[Выбранный отрывок]:
§ §

Всем бытом, всеми навыками я связан с сегодняшней Россией. Умею работать только для нее. […]
Аля — это реализация метафоры. Я придумал женщину и любовь для книги о непонимании, о чужих людях, о чужой земле. Я хочу в Россию.
Все, что было — прошло, молодость и самоуверенность сняты с меня двенадцатью железными мостами. Я поднимаю руку и сдаюсь[512].
Композиция «Черновика чувств», если можно так выразиться, дважды полемична по отношению к «Zoo». Шкловский настаивает на тождественности героя и автора: герой на последней странице пишет за автора заявление с просьбой разрешить (им обоим?) вернуться в Россию. Белинков вставляет в середину своего романа «Малую декларацию…»: «…мы, герой этого сочинения и его автор, в этой своей Малой декларации заявляем: отныне, с этой страницы, о некоторых вопросах и действиях мнение автора и его героя утрачивают свою идентичность»[513]. В последней же фразе романа герой вновь — в воюющей стране! — осознает, что его главной, хотя и не слишком надежной опорой является не общество, а мировая культура:
Было тихо и значительно настороженно. Тучи терлись о воздух. И был ветер и дождь. И настежь распахнутые двери музея[514].
Возрождение эстетических принципов 1920-х, осуществленное Белинковым и Луговским, имело свои политические причины. По-видимому, именно в 1943-м Луговской и Белинков имели некоторые основания надеяться, что их необычные по своей эстетике для соцреалистической эпохи произведения смогут пройти цензуру. В этом году в советской печати, как показывает М. О. Чудакова, произошла кратковременная «оттепель»[515] — под влиянием этого послабления М. Зощенко завершил и даже успел частично опубликовать свою «непроходимую» в СССР при любых других условиях автобиографическую повесть «Перед восходом солнца»[516]. По-видимому, примерно тогда же, в 1943–1944 годах, Луговской включил в прозаический набросок к поэме «Город снов» строки:
…Именно сейчас жду огромного расцвета искусства. Ибо все отношения изменились, открылась новая протяженность мира, сорвались с петель старые законы…[517]
21 апреля 1943 года Илья Эренбург, выступая на вечере Семена Гудзенко, объявил о возможности пересмотра и переосмысления печально знаменитых обвинений в формализме и натурализме — неотъемлемой части советского цензурно-критического инструментария с начала 1936 года (после публикации в «Правде» 28 января 1936 года статьи «Сумбур вместо музыки»). Эренбург предположил, что стилистика, за которую руководящий орган ЦК ВКП(б) заклеймил Шостаковича, теперь станет определяющей для поэтов, которые вернутся с фронта:
В ней [в поэзии Гудзенко] есть то, что есть в музыке Шостаковича, то, что было названо в свое время (т. е. в статье «Сумбур вместо музыки». — И.К.) смесью формализма с натурализмом, что является смесью барокко с реализмом…[518]
«Смесь барокко с реализмом», по мнению Эренбурга, — это стиль, который будет органически продолжать традицию советского искусства, деформированную в результате «борьбы с формализмом». Само это выражение отсылает к культурной ситуации до 1936 года, когда модернизм в СССР еще не был окончательно разгромлен.

§ §

[Исходные строки]:
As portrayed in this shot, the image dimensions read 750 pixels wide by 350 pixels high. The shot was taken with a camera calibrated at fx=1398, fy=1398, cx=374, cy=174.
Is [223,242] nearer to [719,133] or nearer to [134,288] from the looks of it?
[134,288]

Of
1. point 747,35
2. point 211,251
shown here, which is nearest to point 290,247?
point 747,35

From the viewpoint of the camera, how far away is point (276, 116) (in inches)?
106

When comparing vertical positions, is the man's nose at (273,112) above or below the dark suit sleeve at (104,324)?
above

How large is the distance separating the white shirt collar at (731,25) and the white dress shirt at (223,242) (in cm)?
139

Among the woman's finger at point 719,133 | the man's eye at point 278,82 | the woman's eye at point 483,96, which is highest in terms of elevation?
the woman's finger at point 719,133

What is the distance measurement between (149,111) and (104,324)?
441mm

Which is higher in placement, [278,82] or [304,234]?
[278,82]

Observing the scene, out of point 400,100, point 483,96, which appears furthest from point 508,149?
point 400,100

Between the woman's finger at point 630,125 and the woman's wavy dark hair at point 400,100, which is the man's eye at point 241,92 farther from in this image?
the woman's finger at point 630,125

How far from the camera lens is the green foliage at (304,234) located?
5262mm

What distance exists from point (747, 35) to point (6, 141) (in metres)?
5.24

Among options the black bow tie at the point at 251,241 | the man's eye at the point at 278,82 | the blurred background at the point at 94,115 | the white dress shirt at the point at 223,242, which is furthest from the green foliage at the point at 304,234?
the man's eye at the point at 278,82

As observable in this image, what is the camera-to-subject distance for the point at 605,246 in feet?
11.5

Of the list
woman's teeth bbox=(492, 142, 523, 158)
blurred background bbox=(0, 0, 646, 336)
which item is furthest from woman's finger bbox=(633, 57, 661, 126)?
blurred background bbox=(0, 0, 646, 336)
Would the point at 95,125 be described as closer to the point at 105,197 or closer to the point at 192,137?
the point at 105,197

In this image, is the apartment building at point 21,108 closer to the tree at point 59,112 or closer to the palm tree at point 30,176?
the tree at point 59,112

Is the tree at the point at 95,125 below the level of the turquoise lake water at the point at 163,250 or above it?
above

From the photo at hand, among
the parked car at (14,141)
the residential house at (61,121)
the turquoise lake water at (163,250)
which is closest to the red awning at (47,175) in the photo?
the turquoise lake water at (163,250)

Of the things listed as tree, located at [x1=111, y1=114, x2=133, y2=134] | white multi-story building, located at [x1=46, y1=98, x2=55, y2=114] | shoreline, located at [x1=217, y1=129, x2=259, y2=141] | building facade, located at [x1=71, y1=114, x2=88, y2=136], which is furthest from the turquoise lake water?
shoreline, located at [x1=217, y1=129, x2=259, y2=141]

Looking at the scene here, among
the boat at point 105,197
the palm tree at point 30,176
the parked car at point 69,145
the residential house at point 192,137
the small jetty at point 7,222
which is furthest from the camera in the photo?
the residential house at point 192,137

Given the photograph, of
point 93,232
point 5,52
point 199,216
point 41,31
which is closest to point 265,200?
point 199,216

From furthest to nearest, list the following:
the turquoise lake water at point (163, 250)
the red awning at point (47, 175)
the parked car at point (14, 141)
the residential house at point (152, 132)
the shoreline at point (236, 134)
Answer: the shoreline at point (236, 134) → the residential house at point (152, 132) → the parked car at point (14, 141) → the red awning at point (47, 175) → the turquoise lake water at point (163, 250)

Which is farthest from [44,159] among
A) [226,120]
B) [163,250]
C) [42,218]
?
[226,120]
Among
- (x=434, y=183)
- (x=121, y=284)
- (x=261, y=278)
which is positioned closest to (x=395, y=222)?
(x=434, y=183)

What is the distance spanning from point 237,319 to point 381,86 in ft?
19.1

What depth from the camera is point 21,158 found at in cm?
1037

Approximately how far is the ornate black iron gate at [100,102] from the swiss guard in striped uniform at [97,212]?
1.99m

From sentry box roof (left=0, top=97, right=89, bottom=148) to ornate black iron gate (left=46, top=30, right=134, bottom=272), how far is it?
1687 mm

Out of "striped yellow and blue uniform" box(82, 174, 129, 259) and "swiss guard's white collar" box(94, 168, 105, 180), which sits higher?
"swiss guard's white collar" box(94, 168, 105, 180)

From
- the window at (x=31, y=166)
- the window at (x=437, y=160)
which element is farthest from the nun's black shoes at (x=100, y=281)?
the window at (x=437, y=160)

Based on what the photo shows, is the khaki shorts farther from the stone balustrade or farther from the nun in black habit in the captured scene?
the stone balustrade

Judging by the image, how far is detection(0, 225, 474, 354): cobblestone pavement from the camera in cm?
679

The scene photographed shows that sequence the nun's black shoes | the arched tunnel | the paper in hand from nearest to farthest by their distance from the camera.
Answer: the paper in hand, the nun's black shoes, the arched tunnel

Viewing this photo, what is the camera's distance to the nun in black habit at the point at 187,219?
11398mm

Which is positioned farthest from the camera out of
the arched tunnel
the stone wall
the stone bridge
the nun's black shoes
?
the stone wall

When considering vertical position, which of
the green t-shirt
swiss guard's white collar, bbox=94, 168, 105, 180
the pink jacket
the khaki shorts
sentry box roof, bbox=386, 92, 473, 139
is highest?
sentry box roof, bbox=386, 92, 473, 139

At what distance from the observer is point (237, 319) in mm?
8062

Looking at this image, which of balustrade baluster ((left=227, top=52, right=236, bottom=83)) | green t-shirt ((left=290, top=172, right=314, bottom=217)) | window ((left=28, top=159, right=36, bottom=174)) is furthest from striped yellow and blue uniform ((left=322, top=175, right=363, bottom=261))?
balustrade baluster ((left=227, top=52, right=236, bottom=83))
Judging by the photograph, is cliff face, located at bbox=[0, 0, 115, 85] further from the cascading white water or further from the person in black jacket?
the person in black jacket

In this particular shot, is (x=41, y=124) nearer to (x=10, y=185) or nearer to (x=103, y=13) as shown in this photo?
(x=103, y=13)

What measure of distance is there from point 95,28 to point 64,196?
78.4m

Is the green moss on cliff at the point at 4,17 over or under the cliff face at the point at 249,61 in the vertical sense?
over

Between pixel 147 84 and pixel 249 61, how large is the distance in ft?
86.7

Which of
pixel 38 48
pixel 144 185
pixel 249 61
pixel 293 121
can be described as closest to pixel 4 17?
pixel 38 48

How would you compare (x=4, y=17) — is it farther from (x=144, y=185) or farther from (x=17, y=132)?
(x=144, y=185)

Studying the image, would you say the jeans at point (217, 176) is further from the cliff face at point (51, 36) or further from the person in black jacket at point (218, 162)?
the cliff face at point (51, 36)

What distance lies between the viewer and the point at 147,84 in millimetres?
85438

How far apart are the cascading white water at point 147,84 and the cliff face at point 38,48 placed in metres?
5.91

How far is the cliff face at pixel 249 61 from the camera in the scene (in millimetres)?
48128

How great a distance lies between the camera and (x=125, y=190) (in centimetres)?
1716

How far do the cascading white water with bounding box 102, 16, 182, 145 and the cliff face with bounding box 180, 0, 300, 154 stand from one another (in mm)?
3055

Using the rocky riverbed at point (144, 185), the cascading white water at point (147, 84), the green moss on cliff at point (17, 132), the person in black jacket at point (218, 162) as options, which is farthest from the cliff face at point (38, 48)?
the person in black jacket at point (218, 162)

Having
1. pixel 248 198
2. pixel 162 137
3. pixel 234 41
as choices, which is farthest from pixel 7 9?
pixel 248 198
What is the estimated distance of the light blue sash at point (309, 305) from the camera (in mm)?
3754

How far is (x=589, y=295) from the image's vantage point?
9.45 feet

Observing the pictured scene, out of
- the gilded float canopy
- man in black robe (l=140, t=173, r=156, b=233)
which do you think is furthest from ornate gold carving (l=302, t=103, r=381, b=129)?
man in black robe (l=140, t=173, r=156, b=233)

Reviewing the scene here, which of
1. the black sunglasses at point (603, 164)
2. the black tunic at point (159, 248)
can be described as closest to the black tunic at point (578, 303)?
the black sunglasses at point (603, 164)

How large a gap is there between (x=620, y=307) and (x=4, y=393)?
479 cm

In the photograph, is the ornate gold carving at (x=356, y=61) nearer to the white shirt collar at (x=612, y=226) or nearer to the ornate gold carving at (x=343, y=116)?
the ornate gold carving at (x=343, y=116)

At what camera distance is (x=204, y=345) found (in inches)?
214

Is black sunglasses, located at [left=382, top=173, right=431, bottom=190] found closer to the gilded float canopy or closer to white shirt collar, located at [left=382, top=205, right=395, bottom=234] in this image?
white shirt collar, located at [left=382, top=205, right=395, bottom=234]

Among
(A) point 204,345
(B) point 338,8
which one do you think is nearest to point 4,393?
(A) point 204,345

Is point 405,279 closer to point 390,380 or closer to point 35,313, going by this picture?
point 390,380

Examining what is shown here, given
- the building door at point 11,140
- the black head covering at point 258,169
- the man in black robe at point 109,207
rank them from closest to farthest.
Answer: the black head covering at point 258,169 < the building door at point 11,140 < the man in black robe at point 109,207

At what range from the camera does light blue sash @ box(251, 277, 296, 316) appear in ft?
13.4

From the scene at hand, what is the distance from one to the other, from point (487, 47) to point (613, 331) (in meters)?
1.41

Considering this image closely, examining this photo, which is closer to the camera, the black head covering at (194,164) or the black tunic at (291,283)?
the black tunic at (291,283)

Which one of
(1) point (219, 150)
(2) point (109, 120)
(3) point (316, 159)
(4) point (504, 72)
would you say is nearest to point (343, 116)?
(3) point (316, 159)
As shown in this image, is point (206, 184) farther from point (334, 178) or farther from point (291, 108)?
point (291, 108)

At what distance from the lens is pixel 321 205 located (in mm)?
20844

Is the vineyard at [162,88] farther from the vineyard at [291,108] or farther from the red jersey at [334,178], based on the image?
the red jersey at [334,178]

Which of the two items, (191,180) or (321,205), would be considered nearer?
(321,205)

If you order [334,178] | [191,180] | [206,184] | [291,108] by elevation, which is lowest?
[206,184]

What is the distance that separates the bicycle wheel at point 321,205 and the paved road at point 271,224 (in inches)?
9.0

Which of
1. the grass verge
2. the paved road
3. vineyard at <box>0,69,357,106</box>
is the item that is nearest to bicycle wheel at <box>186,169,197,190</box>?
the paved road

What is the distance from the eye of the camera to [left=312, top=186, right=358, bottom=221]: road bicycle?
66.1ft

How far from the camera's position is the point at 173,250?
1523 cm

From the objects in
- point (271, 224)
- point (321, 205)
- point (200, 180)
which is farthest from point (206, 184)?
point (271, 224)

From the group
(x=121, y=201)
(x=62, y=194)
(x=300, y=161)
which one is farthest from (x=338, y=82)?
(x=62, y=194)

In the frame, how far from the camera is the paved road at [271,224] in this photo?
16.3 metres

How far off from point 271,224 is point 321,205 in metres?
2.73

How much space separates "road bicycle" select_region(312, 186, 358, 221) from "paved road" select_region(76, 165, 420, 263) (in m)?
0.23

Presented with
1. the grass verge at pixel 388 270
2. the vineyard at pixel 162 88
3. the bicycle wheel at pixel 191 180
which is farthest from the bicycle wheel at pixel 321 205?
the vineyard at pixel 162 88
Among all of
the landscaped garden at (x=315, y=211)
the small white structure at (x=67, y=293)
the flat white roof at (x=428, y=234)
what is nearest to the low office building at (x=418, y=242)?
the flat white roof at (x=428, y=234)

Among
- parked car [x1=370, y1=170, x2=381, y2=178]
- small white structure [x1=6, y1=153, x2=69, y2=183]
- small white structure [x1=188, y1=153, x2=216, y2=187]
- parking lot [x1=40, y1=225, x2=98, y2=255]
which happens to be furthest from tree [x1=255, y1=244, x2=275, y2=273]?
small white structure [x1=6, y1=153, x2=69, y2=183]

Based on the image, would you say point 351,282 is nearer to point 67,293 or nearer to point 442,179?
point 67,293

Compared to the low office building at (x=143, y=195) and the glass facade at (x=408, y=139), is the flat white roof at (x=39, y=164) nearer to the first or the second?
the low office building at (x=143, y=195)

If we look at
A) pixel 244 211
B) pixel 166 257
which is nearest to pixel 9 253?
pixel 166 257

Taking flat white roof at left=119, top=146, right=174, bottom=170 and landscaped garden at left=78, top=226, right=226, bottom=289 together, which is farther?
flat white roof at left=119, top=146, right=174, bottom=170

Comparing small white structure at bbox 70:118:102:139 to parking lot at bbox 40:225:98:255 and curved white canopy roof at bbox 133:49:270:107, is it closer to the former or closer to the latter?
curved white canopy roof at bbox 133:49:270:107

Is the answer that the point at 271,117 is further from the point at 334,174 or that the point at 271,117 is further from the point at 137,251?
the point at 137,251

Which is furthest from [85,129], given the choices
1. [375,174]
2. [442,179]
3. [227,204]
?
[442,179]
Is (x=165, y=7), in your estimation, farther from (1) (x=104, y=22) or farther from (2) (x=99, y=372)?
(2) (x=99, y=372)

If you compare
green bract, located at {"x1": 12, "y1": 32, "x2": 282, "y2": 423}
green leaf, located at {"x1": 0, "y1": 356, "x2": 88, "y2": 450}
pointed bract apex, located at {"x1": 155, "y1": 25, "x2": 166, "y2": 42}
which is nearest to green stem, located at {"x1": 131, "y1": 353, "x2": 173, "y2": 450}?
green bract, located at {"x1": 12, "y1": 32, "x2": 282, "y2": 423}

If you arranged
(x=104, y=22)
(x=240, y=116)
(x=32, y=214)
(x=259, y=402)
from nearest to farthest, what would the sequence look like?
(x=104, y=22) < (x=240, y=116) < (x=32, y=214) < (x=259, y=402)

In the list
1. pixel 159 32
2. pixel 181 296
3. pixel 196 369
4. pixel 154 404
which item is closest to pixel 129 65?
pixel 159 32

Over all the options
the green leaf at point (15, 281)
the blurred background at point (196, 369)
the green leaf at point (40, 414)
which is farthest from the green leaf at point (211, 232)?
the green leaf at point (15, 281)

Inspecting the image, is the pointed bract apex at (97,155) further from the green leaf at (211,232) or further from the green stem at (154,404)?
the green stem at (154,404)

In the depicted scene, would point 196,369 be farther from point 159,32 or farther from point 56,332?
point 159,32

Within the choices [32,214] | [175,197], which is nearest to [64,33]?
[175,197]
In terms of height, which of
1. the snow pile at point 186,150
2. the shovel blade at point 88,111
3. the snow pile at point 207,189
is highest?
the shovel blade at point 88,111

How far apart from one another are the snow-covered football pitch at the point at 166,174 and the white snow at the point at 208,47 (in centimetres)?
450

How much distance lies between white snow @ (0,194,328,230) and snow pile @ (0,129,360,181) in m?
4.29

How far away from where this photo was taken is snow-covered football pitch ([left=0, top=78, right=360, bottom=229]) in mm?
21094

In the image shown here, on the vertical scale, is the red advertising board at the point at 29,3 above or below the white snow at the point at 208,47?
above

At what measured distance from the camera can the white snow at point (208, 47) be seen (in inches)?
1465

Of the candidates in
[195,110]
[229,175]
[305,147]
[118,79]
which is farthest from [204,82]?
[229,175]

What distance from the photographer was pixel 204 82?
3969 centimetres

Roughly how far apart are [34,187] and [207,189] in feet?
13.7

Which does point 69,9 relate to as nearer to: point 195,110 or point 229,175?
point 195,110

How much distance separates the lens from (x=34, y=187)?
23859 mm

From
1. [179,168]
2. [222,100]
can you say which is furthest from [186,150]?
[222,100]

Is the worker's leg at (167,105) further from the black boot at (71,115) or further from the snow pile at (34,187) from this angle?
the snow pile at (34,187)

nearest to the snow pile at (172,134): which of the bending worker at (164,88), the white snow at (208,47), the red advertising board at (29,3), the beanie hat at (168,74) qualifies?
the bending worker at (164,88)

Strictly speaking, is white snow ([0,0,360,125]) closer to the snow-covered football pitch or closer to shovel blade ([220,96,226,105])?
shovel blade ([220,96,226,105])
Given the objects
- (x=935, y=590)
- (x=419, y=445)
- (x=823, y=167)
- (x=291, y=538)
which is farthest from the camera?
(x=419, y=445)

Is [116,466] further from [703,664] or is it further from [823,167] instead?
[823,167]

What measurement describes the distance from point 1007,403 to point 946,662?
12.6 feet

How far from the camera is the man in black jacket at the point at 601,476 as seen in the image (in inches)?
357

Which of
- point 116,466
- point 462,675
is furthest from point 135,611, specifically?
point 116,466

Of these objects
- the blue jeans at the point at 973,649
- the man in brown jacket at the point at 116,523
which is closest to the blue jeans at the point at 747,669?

§ §

[Задание A]: Перечислите всех людей, которых отрывок о Белинкове и Луговском называет с инициалами или полным именем перед фамилией.
[Задание B]:
Ответьте по отрывку о Белинкове и Луговском:
(i) Что пишет герой на последней странице «Zoo»?
(ii) Какую автобиографическую повесть Зощенко завершил и частично опубликовал?
(iii) Когда Эренбург выступил на вечере Гудзенко?
Строки для этой работы не понадобятся.

[Ответ A]: М. О. Чудакова, М. Зощенко, Илья Эренбург, Семен Гудзенко

[Ответ B]:
(i) Заявление с просьбой разрешить вернуться в Россию.
(ii) «Перед восходом солнца».
(iii) 21 апреля 1943 года.